(Goal) Copy out exactly each line from the line with "Among the items" through the last line of the material below.

## START Input for this task

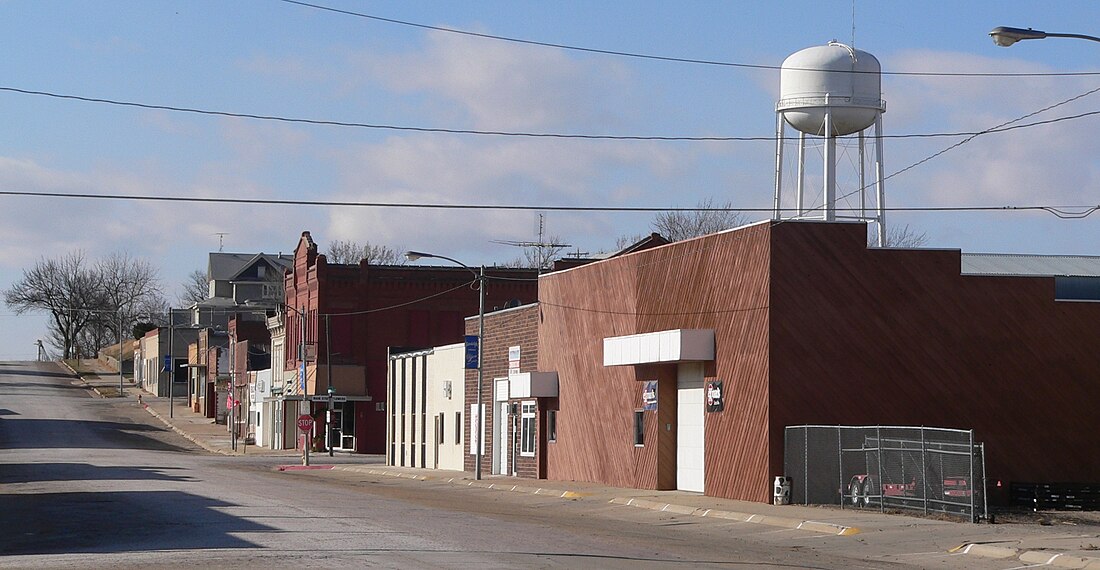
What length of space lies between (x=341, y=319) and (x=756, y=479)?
4407 cm

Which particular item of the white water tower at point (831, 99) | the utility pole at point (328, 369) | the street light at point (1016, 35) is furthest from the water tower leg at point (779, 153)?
the utility pole at point (328, 369)

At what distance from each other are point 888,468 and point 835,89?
12.8 meters

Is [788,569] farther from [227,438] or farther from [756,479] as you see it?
[227,438]

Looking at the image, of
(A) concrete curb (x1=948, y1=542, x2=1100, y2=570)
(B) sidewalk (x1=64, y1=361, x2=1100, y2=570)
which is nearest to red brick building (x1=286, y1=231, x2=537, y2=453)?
(B) sidewalk (x1=64, y1=361, x2=1100, y2=570)

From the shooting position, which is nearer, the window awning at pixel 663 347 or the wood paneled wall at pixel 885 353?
the wood paneled wall at pixel 885 353

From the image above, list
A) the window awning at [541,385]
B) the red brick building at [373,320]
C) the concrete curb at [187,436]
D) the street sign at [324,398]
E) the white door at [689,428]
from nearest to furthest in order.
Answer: the white door at [689,428], the window awning at [541,385], the street sign at [324,398], the red brick building at [373,320], the concrete curb at [187,436]

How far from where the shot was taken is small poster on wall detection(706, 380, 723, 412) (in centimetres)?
3091

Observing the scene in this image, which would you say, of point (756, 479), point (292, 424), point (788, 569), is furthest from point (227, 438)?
point (788, 569)

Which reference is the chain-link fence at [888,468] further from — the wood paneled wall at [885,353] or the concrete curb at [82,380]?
the concrete curb at [82,380]

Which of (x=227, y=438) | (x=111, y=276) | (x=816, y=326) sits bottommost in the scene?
(x=227, y=438)

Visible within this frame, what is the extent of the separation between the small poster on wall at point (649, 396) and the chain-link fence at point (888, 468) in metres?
5.67

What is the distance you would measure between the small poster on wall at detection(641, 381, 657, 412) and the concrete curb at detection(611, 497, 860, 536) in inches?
121

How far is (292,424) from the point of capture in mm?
77250

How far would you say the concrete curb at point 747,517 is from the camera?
76.4 feet
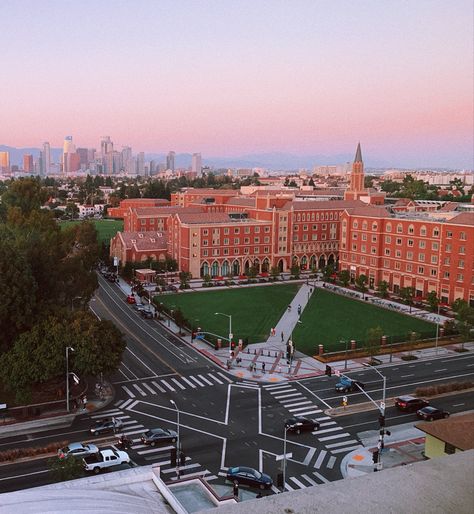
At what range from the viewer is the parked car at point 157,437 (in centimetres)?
3506

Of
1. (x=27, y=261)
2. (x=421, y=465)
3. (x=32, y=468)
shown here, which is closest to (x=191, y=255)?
(x=27, y=261)

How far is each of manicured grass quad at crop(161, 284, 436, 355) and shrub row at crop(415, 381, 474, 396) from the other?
1210 cm

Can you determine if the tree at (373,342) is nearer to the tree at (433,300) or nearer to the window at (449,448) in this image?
the window at (449,448)

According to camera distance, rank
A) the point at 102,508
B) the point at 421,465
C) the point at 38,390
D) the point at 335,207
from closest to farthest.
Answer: the point at 421,465 → the point at 102,508 → the point at 38,390 → the point at 335,207

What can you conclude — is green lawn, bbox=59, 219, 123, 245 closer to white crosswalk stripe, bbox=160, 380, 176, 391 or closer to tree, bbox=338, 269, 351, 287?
tree, bbox=338, 269, 351, 287

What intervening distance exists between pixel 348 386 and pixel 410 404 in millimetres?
5243

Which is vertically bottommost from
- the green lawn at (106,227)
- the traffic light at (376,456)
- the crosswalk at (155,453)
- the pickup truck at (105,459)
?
the crosswalk at (155,453)

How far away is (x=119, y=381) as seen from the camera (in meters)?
46.2

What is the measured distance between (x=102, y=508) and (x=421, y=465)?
12.3 meters

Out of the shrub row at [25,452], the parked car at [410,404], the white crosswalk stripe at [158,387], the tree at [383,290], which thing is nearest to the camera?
the shrub row at [25,452]

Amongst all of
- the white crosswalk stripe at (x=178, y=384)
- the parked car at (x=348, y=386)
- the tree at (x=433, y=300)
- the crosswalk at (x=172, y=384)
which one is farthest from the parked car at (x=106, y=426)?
the tree at (x=433, y=300)

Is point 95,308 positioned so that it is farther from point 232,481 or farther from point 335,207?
point 335,207

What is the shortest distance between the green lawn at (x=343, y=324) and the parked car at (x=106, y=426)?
21981mm

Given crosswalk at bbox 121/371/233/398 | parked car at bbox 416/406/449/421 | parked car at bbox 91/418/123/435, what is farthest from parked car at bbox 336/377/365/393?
parked car at bbox 91/418/123/435
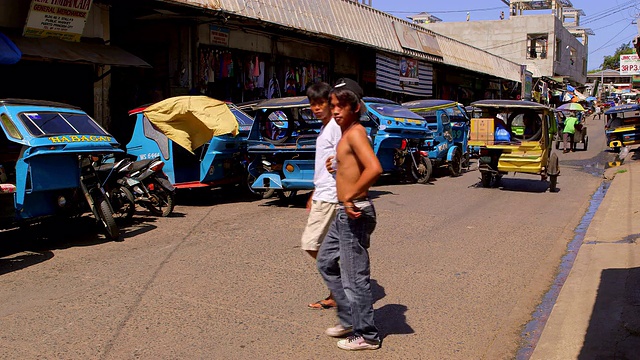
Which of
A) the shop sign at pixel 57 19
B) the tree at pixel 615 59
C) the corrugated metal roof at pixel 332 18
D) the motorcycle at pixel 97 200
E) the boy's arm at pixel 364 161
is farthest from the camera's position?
the tree at pixel 615 59

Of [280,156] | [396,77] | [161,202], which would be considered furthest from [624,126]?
[161,202]

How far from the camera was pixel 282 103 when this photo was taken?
11.1 metres

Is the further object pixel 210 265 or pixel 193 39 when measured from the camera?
pixel 193 39

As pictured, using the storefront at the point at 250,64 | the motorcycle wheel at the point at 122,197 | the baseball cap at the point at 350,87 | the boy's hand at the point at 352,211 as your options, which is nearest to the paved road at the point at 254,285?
the motorcycle wheel at the point at 122,197

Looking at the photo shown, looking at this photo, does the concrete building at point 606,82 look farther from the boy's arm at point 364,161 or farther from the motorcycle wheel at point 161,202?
the boy's arm at point 364,161

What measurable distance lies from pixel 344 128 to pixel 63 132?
5.10 metres

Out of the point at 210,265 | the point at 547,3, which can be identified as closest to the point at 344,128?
the point at 210,265

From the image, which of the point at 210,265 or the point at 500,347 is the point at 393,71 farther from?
the point at 500,347

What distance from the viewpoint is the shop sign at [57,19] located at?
468 inches

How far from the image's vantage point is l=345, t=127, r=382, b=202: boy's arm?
4.32 metres

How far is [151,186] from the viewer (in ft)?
33.6

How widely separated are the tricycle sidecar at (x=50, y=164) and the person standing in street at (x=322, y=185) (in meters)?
4.09

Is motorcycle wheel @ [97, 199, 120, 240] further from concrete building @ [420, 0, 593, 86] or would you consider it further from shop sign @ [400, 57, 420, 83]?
concrete building @ [420, 0, 593, 86]

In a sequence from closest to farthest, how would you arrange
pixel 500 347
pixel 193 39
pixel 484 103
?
pixel 500 347 → pixel 484 103 → pixel 193 39
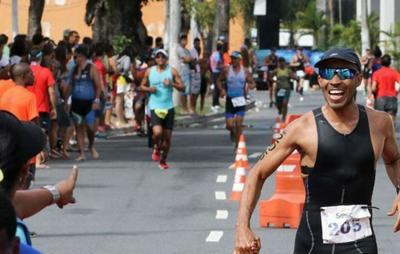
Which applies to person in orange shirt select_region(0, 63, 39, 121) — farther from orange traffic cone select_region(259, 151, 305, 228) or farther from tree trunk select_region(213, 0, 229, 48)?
tree trunk select_region(213, 0, 229, 48)

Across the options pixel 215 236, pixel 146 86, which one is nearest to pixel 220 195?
pixel 215 236

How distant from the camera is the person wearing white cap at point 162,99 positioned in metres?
20.1

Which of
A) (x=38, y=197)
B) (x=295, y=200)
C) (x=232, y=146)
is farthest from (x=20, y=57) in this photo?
(x=38, y=197)

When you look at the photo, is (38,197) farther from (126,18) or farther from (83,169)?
(126,18)

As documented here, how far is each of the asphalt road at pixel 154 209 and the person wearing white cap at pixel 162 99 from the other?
1.48ft

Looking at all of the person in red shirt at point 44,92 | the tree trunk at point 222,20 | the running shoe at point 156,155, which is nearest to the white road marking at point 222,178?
the running shoe at point 156,155

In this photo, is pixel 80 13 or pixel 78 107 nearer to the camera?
pixel 78 107

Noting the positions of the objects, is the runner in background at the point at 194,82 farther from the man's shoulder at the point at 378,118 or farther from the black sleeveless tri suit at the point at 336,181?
the black sleeveless tri suit at the point at 336,181

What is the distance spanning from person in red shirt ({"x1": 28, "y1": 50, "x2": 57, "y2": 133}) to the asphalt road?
810 mm

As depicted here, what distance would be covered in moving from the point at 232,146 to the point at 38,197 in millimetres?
19284

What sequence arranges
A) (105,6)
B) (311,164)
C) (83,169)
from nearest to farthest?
(311,164) → (83,169) → (105,6)

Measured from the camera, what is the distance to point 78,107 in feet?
70.7

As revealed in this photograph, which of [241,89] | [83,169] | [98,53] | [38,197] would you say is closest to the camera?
[38,197]

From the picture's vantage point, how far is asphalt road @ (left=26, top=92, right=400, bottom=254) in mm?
12789
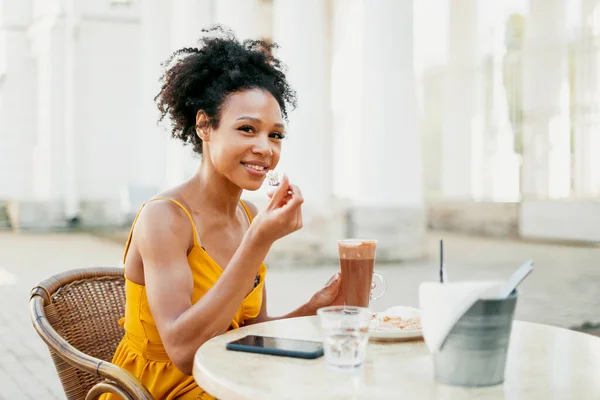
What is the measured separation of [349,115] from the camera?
17.9 metres

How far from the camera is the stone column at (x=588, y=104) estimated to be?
13.7m

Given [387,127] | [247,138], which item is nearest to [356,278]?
[247,138]

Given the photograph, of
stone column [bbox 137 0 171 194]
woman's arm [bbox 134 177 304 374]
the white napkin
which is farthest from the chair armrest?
stone column [bbox 137 0 171 194]

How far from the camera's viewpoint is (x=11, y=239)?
15305 mm

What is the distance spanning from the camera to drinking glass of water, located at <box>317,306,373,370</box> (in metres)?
1.42

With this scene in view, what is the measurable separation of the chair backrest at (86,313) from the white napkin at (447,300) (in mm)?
1181

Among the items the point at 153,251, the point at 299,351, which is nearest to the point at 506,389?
the point at 299,351

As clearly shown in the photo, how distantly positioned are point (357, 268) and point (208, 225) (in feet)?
1.67

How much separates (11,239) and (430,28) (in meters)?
12.5

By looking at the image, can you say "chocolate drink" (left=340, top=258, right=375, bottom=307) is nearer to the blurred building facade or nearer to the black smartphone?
the black smartphone

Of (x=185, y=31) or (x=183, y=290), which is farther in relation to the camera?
(x=185, y=31)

## END Input for this task

(Exercise solution)
Among the items the point at 153,251, the point at 299,351, which is nearest to the point at 506,389?
the point at 299,351

As clearly shown in the photo, how distantly positioned are point (357, 268) and point (208, 225) (in feet)?
1.67

How much separates (11,239) and (430,28) (in meters)?
12.5

By looking at the image, can you say "chocolate drink" (left=340, top=258, right=375, bottom=307) is nearer to the blurred building facade or nearer to the black smartphone?
the black smartphone

Of (x=185, y=31) or (x=183, y=290), which is farther in relation to the camera?
(x=185, y=31)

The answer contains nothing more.